* _Excerpt_

U.S. v. Barber

Decision Date12 March 1979
Docket NumberNo. 78-1915,78-1915
Citation594 F.2d 1242
PartiesUNITED STATES of America, Plaintiff-Appellee, v. Wayne BARBER, Defendant-Appellant.
CourtU.S. Court of Appeals — Ninth Circuit

John J. Robinson, Asst. U. S. Atty. (on the brief), Michael H. Walsh, U. S. Atty., Bruce R. Castetter, Asst. U. S. Atty. (argued), San Diego, Cal., for plaintiff-appellee.

Sheldon Sherman (argued), San Diego, Cal., for defendant-appellant.

Appeal from the United States District Court for the Southern District of California.

Before ELY and HUFSTEDLER, Circuit Judges, and LYDICK, * District Judge.

HUFSTEDLER, Circuit Judge:

Barber appeals from his conviction for conspiring to possess with intent to distribute cocaine in violation of 21 U.S.C. §§ 841(a)(1) and 846, and for unlawfully carrying a firearm during the commission of a felony in violation of 18 U.S.C. § 924(c)(2). Barber contends that the evidence was insufficient to sustain his conviction for violating 18 U.S.C. § 924(c)(2) because the Government failed adequately to prove that he was "carrying" a firearm "during" the commission of a federal felony within the meaning of the statute, that the Government deprived him of effective assistance of counsel in cross-examining a defense witness, and that the district court erred in refusing to enforce a discovery order.

Roberts, a government undercover agent, arranged to buy a large quantity of cocaine from Barber's co-defendant Daniels. Arrangements were made to complete the sale at the San Diego Airport on November 10, 1977. Co-defendant Fultz agreed to deliver a one-pound installment of cocaine from his suppliers. To inspect the sample, Roberts entered a Jaguar automobile, driven by Barber, and asked Barber, and his passenger, co-defendant Langley, whether they had a pound of cocaine. Langley handed the cocaine to Roberts, who thereafter conducted a field test on the cocaine. Roberts then left the Jaguar to pick up the purchase money, instructing Fultz to deliver the cocaine to him where Fultz had parked his Cadillac. After Roberts obtained the cocaine from Fultz, he started to walk away with it and with his briefcase of purchase money. Fultz yelled at Roberts, and Roberts gave the arrest signal. After a high-speed chase, Fultz was arrested in the Cadillac. Other surveilling agents saw Barber driving the Jaguar rapidly out of the area with its lights out. Pursuant to an all-points bulletin issued for the Jaguar, Barber was stopped and arrested by California Highway Patrol Officers an hour later. After his arrest, the Jaguar was searched and a .22 Derringer was found in the locked glove compartment. Neither Barber nor his co-defendants has a permit to carry a concealed weapon.

Following a guilty verdict on the cocaine and gun counts, Barber was given concurrent sentences on the cocaine counts, but his sentence on the gun count was made consecutive to the cocaine sentences.

* _Dataset_

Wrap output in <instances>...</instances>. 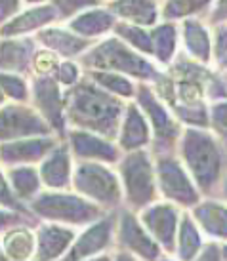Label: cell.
Instances as JSON below:
<instances>
[{"instance_id":"obj_1","label":"cell","mask_w":227,"mask_h":261,"mask_svg":"<svg viewBox=\"0 0 227 261\" xmlns=\"http://www.w3.org/2000/svg\"><path fill=\"white\" fill-rule=\"evenodd\" d=\"M63 113L79 130L115 141L120 128L122 103L94 82H77L63 99Z\"/></svg>"},{"instance_id":"obj_2","label":"cell","mask_w":227,"mask_h":261,"mask_svg":"<svg viewBox=\"0 0 227 261\" xmlns=\"http://www.w3.org/2000/svg\"><path fill=\"white\" fill-rule=\"evenodd\" d=\"M182 159L189 170L193 183L203 193H210L221 179L223 156L218 141L205 130L189 128L182 139Z\"/></svg>"},{"instance_id":"obj_3","label":"cell","mask_w":227,"mask_h":261,"mask_svg":"<svg viewBox=\"0 0 227 261\" xmlns=\"http://www.w3.org/2000/svg\"><path fill=\"white\" fill-rule=\"evenodd\" d=\"M27 208L42 219L61 225H90L105 216V208L69 193H38Z\"/></svg>"},{"instance_id":"obj_4","label":"cell","mask_w":227,"mask_h":261,"mask_svg":"<svg viewBox=\"0 0 227 261\" xmlns=\"http://www.w3.org/2000/svg\"><path fill=\"white\" fill-rule=\"evenodd\" d=\"M86 65L95 67L97 71H113V73H124L141 80L159 79V73L155 65L147 59L139 58L138 54L130 50V46L118 42L115 38L105 40L86 56Z\"/></svg>"},{"instance_id":"obj_5","label":"cell","mask_w":227,"mask_h":261,"mask_svg":"<svg viewBox=\"0 0 227 261\" xmlns=\"http://www.w3.org/2000/svg\"><path fill=\"white\" fill-rule=\"evenodd\" d=\"M71 183L81 196L92 200L102 208H113L120 202L122 187L118 177L103 162L82 160L71 174Z\"/></svg>"},{"instance_id":"obj_6","label":"cell","mask_w":227,"mask_h":261,"mask_svg":"<svg viewBox=\"0 0 227 261\" xmlns=\"http://www.w3.org/2000/svg\"><path fill=\"white\" fill-rule=\"evenodd\" d=\"M120 177L126 202L132 210H143L155 202V175L151 159L143 149L130 151L120 160Z\"/></svg>"},{"instance_id":"obj_7","label":"cell","mask_w":227,"mask_h":261,"mask_svg":"<svg viewBox=\"0 0 227 261\" xmlns=\"http://www.w3.org/2000/svg\"><path fill=\"white\" fill-rule=\"evenodd\" d=\"M157 179L162 195L178 206L193 208L198 202V191L180 160L164 154L157 160Z\"/></svg>"},{"instance_id":"obj_8","label":"cell","mask_w":227,"mask_h":261,"mask_svg":"<svg viewBox=\"0 0 227 261\" xmlns=\"http://www.w3.org/2000/svg\"><path fill=\"white\" fill-rule=\"evenodd\" d=\"M50 132V126L35 109L19 103L0 109V143L33 136H48Z\"/></svg>"},{"instance_id":"obj_9","label":"cell","mask_w":227,"mask_h":261,"mask_svg":"<svg viewBox=\"0 0 227 261\" xmlns=\"http://www.w3.org/2000/svg\"><path fill=\"white\" fill-rule=\"evenodd\" d=\"M180 221V212L168 202L149 204L141 212L139 223L153 237V240L161 246V250L174 254L176 248V231Z\"/></svg>"},{"instance_id":"obj_10","label":"cell","mask_w":227,"mask_h":261,"mask_svg":"<svg viewBox=\"0 0 227 261\" xmlns=\"http://www.w3.org/2000/svg\"><path fill=\"white\" fill-rule=\"evenodd\" d=\"M115 223H117L115 216H103L97 221L90 223V227L82 234L74 237L61 261H84L103 254V250L111 244Z\"/></svg>"},{"instance_id":"obj_11","label":"cell","mask_w":227,"mask_h":261,"mask_svg":"<svg viewBox=\"0 0 227 261\" xmlns=\"http://www.w3.org/2000/svg\"><path fill=\"white\" fill-rule=\"evenodd\" d=\"M33 99L38 115L50 126V130H56L59 136H63L65 113H63V97L58 80L52 79L50 74L33 80Z\"/></svg>"},{"instance_id":"obj_12","label":"cell","mask_w":227,"mask_h":261,"mask_svg":"<svg viewBox=\"0 0 227 261\" xmlns=\"http://www.w3.org/2000/svg\"><path fill=\"white\" fill-rule=\"evenodd\" d=\"M118 240L124 246L128 254L138 255L143 261L161 259V246L153 240V237L145 231V227L139 223V219L132 212H122L117 219Z\"/></svg>"},{"instance_id":"obj_13","label":"cell","mask_w":227,"mask_h":261,"mask_svg":"<svg viewBox=\"0 0 227 261\" xmlns=\"http://www.w3.org/2000/svg\"><path fill=\"white\" fill-rule=\"evenodd\" d=\"M56 145H58V139L50 136H33V138L0 143V164L14 168L40 162Z\"/></svg>"},{"instance_id":"obj_14","label":"cell","mask_w":227,"mask_h":261,"mask_svg":"<svg viewBox=\"0 0 227 261\" xmlns=\"http://www.w3.org/2000/svg\"><path fill=\"white\" fill-rule=\"evenodd\" d=\"M77 232L61 223H44L35 234V254L31 261H58L69 250Z\"/></svg>"},{"instance_id":"obj_15","label":"cell","mask_w":227,"mask_h":261,"mask_svg":"<svg viewBox=\"0 0 227 261\" xmlns=\"http://www.w3.org/2000/svg\"><path fill=\"white\" fill-rule=\"evenodd\" d=\"M138 101L139 105L145 109V115L149 116V120L153 124L155 136L159 141H166V143H174L180 134H182V128L180 124L170 116V113L166 111V107L162 105V101L153 94V90L147 86L139 88L138 94Z\"/></svg>"},{"instance_id":"obj_16","label":"cell","mask_w":227,"mask_h":261,"mask_svg":"<svg viewBox=\"0 0 227 261\" xmlns=\"http://www.w3.org/2000/svg\"><path fill=\"white\" fill-rule=\"evenodd\" d=\"M40 162L42 164L38 170V177H40V183L44 187L61 191V189H67L71 185L73 166H71L69 147L65 143H58Z\"/></svg>"},{"instance_id":"obj_17","label":"cell","mask_w":227,"mask_h":261,"mask_svg":"<svg viewBox=\"0 0 227 261\" xmlns=\"http://www.w3.org/2000/svg\"><path fill=\"white\" fill-rule=\"evenodd\" d=\"M71 147L77 159L92 160V162H118V147L109 139L95 136L86 130L71 132Z\"/></svg>"},{"instance_id":"obj_18","label":"cell","mask_w":227,"mask_h":261,"mask_svg":"<svg viewBox=\"0 0 227 261\" xmlns=\"http://www.w3.org/2000/svg\"><path fill=\"white\" fill-rule=\"evenodd\" d=\"M117 139L120 149H124L128 152L139 151V149L149 145V124L134 103L126 107L124 120L120 122Z\"/></svg>"},{"instance_id":"obj_19","label":"cell","mask_w":227,"mask_h":261,"mask_svg":"<svg viewBox=\"0 0 227 261\" xmlns=\"http://www.w3.org/2000/svg\"><path fill=\"white\" fill-rule=\"evenodd\" d=\"M59 15L54 6H38L31 8L27 12H23L21 15H17L14 19H10L8 23L2 25L0 29V37H19V35H27L31 31H37L40 27H44L54 19H58Z\"/></svg>"},{"instance_id":"obj_20","label":"cell","mask_w":227,"mask_h":261,"mask_svg":"<svg viewBox=\"0 0 227 261\" xmlns=\"http://www.w3.org/2000/svg\"><path fill=\"white\" fill-rule=\"evenodd\" d=\"M38 40L44 44L50 51L56 56H65V58H73L79 56L84 50L90 48L88 38L79 37L77 33H69L65 29H44L38 33Z\"/></svg>"},{"instance_id":"obj_21","label":"cell","mask_w":227,"mask_h":261,"mask_svg":"<svg viewBox=\"0 0 227 261\" xmlns=\"http://www.w3.org/2000/svg\"><path fill=\"white\" fill-rule=\"evenodd\" d=\"M193 221L200 225V229L212 237L214 240L225 239V206L216 200H208L203 204L193 206Z\"/></svg>"},{"instance_id":"obj_22","label":"cell","mask_w":227,"mask_h":261,"mask_svg":"<svg viewBox=\"0 0 227 261\" xmlns=\"http://www.w3.org/2000/svg\"><path fill=\"white\" fill-rule=\"evenodd\" d=\"M2 252L8 257V261H31L35 254V234L31 229L15 225L6 232H2Z\"/></svg>"},{"instance_id":"obj_23","label":"cell","mask_w":227,"mask_h":261,"mask_svg":"<svg viewBox=\"0 0 227 261\" xmlns=\"http://www.w3.org/2000/svg\"><path fill=\"white\" fill-rule=\"evenodd\" d=\"M183 42H185L189 56L197 63L206 65L210 61L212 44H210L208 31L205 29V25L200 21H197V19H185L183 21Z\"/></svg>"},{"instance_id":"obj_24","label":"cell","mask_w":227,"mask_h":261,"mask_svg":"<svg viewBox=\"0 0 227 261\" xmlns=\"http://www.w3.org/2000/svg\"><path fill=\"white\" fill-rule=\"evenodd\" d=\"M109 10L136 25H153L159 17L155 0H113Z\"/></svg>"},{"instance_id":"obj_25","label":"cell","mask_w":227,"mask_h":261,"mask_svg":"<svg viewBox=\"0 0 227 261\" xmlns=\"http://www.w3.org/2000/svg\"><path fill=\"white\" fill-rule=\"evenodd\" d=\"M200 248H203V239H200L197 223L193 221L189 214H182L180 221H178L176 248H174V252L178 254V259L193 261L195 255L200 252Z\"/></svg>"},{"instance_id":"obj_26","label":"cell","mask_w":227,"mask_h":261,"mask_svg":"<svg viewBox=\"0 0 227 261\" xmlns=\"http://www.w3.org/2000/svg\"><path fill=\"white\" fill-rule=\"evenodd\" d=\"M8 185L12 189V193L15 195V198L19 202H27L31 198H35L38 195V191L42 187L40 183V177H38V172L35 168L27 166H14L8 170L6 174Z\"/></svg>"},{"instance_id":"obj_27","label":"cell","mask_w":227,"mask_h":261,"mask_svg":"<svg viewBox=\"0 0 227 261\" xmlns=\"http://www.w3.org/2000/svg\"><path fill=\"white\" fill-rule=\"evenodd\" d=\"M69 27L79 35V37H86L90 38L99 37V35H105L109 33L113 27H115V19L109 12L105 10H88L84 14L77 15L73 21L69 23Z\"/></svg>"},{"instance_id":"obj_28","label":"cell","mask_w":227,"mask_h":261,"mask_svg":"<svg viewBox=\"0 0 227 261\" xmlns=\"http://www.w3.org/2000/svg\"><path fill=\"white\" fill-rule=\"evenodd\" d=\"M31 44L21 40H2L0 42V71L2 73H19L29 67Z\"/></svg>"},{"instance_id":"obj_29","label":"cell","mask_w":227,"mask_h":261,"mask_svg":"<svg viewBox=\"0 0 227 261\" xmlns=\"http://www.w3.org/2000/svg\"><path fill=\"white\" fill-rule=\"evenodd\" d=\"M149 35H151V54H155L161 63H168L170 58L176 54V27L170 23H162Z\"/></svg>"},{"instance_id":"obj_30","label":"cell","mask_w":227,"mask_h":261,"mask_svg":"<svg viewBox=\"0 0 227 261\" xmlns=\"http://www.w3.org/2000/svg\"><path fill=\"white\" fill-rule=\"evenodd\" d=\"M92 82L97 84L99 88H103L105 92L117 95V97H134V92H136V86L134 82L126 79L124 74L118 73H111V71H92Z\"/></svg>"},{"instance_id":"obj_31","label":"cell","mask_w":227,"mask_h":261,"mask_svg":"<svg viewBox=\"0 0 227 261\" xmlns=\"http://www.w3.org/2000/svg\"><path fill=\"white\" fill-rule=\"evenodd\" d=\"M210 4H212V0H168L162 14L166 19H180V17L198 14Z\"/></svg>"},{"instance_id":"obj_32","label":"cell","mask_w":227,"mask_h":261,"mask_svg":"<svg viewBox=\"0 0 227 261\" xmlns=\"http://www.w3.org/2000/svg\"><path fill=\"white\" fill-rule=\"evenodd\" d=\"M0 90H2L4 97H10L15 103H23L29 99L27 82L17 73H2L0 71Z\"/></svg>"},{"instance_id":"obj_33","label":"cell","mask_w":227,"mask_h":261,"mask_svg":"<svg viewBox=\"0 0 227 261\" xmlns=\"http://www.w3.org/2000/svg\"><path fill=\"white\" fill-rule=\"evenodd\" d=\"M115 31H117V37H122L136 50L151 54V35L147 31L139 29V27H136L132 23H117Z\"/></svg>"},{"instance_id":"obj_34","label":"cell","mask_w":227,"mask_h":261,"mask_svg":"<svg viewBox=\"0 0 227 261\" xmlns=\"http://www.w3.org/2000/svg\"><path fill=\"white\" fill-rule=\"evenodd\" d=\"M59 61L58 56L50 50H40L35 54V59H33V69L38 76H46V74L56 73Z\"/></svg>"},{"instance_id":"obj_35","label":"cell","mask_w":227,"mask_h":261,"mask_svg":"<svg viewBox=\"0 0 227 261\" xmlns=\"http://www.w3.org/2000/svg\"><path fill=\"white\" fill-rule=\"evenodd\" d=\"M97 4H99V0H54L52 6L56 8L58 15L69 17V15L84 10V8H92V6H97Z\"/></svg>"},{"instance_id":"obj_36","label":"cell","mask_w":227,"mask_h":261,"mask_svg":"<svg viewBox=\"0 0 227 261\" xmlns=\"http://www.w3.org/2000/svg\"><path fill=\"white\" fill-rule=\"evenodd\" d=\"M0 204L4 206V208H10V210H15V212H23V214H27L29 208L27 206H23V202H19L15 195L12 193V189L8 185V179L6 175L0 172Z\"/></svg>"},{"instance_id":"obj_37","label":"cell","mask_w":227,"mask_h":261,"mask_svg":"<svg viewBox=\"0 0 227 261\" xmlns=\"http://www.w3.org/2000/svg\"><path fill=\"white\" fill-rule=\"evenodd\" d=\"M56 76H58V82L59 84H63V86H73L79 82V76H81V71H79V67L77 63L73 61H63V63H59L58 69H56Z\"/></svg>"},{"instance_id":"obj_38","label":"cell","mask_w":227,"mask_h":261,"mask_svg":"<svg viewBox=\"0 0 227 261\" xmlns=\"http://www.w3.org/2000/svg\"><path fill=\"white\" fill-rule=\"evenodd\" d=\"M27 216L29 214L10 210V208H0V232H6L8 229H12L15 225L27 223Z\"/></svg>"},{"instance_id":"obj_39","label":"cell","mask_w":227,"mask_h":261,"mask_svg":"<svg viewBox=\"0 0 227 261\" xmlns=\"http://www.w3.org/2000/svg\"><path fill=\"white\" fill-rule=\"evenodd\" d=\"M208 124H212L214 130H218L220 136H223L225 132V105L223 103H216L210 113H208Z\"/></svg>"},{"instance_id":"obj_40","label":"cell","mask_w":227,"mask_h":261,"mask_svg":"<svg viewBox=\"0 0 227 261\" xmlns=\"http://www.w3.org/2000/svg\"><path fill=\"white\" fill-rule=\"evenodd\" d=\"M223 248L218 242H210L205 248H200V252L195 255L193 261H223Z\"/></svg>"},{"instance_id":"obj_41","label":"cell","mask_w":227,"mask_h":261,"mask_svg":"<svg viewBox=\"0 0 227 261\" xmlns=\"http://www.w3.org/2000/svg\"><path fill=\"white\" fill-rule=\"evenodd\" d=\"M19 10V0H0V23L8 21Z\"/></svg>"},{"instance_id":"obj_42","label":"cell","mask_w":227,"mask_h":261,"mask_svg":"<svg viewBox=\"0 0 227 261\" xmlns=\"http://www.w3.org/2000/svg\"><path fill=\"white\" fill-rule=\"evenodd\" d=\"M225 35H223V25L218 27V38H216V54H218V65L223 67V59H225Z\"/></svg>"},{"instance_id":"obj_43","label":"cell","mask_w":227,"mask_h":261,"mask_svg":"<svg viewBox=\"0 0 227 261\" xmlns=\"http://www.w3.org/2000/svg\"><path fill=\"white\" fill-rule=\"evenodd\" d=\"M111 261H136V259H134L132 254H128V252H120V254L115 255V259H111Z\"/></svg>"},{"instance_id":"obj_44","label":"cell","mask_w":227,"mask_h":261,"mask_svg":"<svg viewBox=\"0 0 227 261\" xmlns=\"http://www.w3.org/2000/svg\"><path fill=\"white\" fill-rule=\"evenodd\" d=\"M113 257L111 255H107V254H99V255H95V257H90V259H84V261H111Z\"/></svg>"},{"instance_id":"obj_45","label":"cell","mask_w":227,"mask_h":261,"mask_svg":"<svg viewBox=\"0 0 227 261\" xmlns=\"http://www.w3.org/2000/svg\"><path fill=\"white\" fill-rule=\"evenodd\" d=\"M4 103V94H2V90H0V105Z\"/></svg>"},{"instance_id":"obj_46","label":"cell","mask_w":227,"mask_h":261,"mask_svg":"<svg viewBox=\"0 0 227 261\" xmlns=\"http://www.w3.org/2000/svg\"><path fill=\"white\" fill-rule=\"evenodd\" d=\"M27 2H31V4H35V2H42V0H27Z\"/></svg>"},{"instance_id":"obj_47","label":"cell","mask_w":227,"mask_h":261,"mask_svg":"<svg viewBox=\"0 0 227 261\" xmlns=\"http://www.w3.org/2000/svg\"><path fill=\"white\" fill-rule=\"evenodd\" d=\"M159 261H172V259H159Z\"/></svg>"}]
</instances>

* _Objective_
Reproduce the Barber opinion between "CourtU.S. Court of" and "District of California.", inclusive, substituting "Assistant U.S. Attorney" for "Asst. U. S. Atty." everywhere it appears.

* _Result of this exercise_
CourtU.S. Court of Appeals — Ninth Circuit

John J. Robinson, Assistant U.S. Attorney (on the brief), Michael H. Walsh, U. S. Atty., Bruce R. Castetter, Assistant U.S. Attorney (argued), San Diego, Cal., for plaintiff-appellee.

Sheldon Sherman (argued), San Diego, Cal., for defendant-appellant.

Appeal from the United States District Court for the Southern District of California.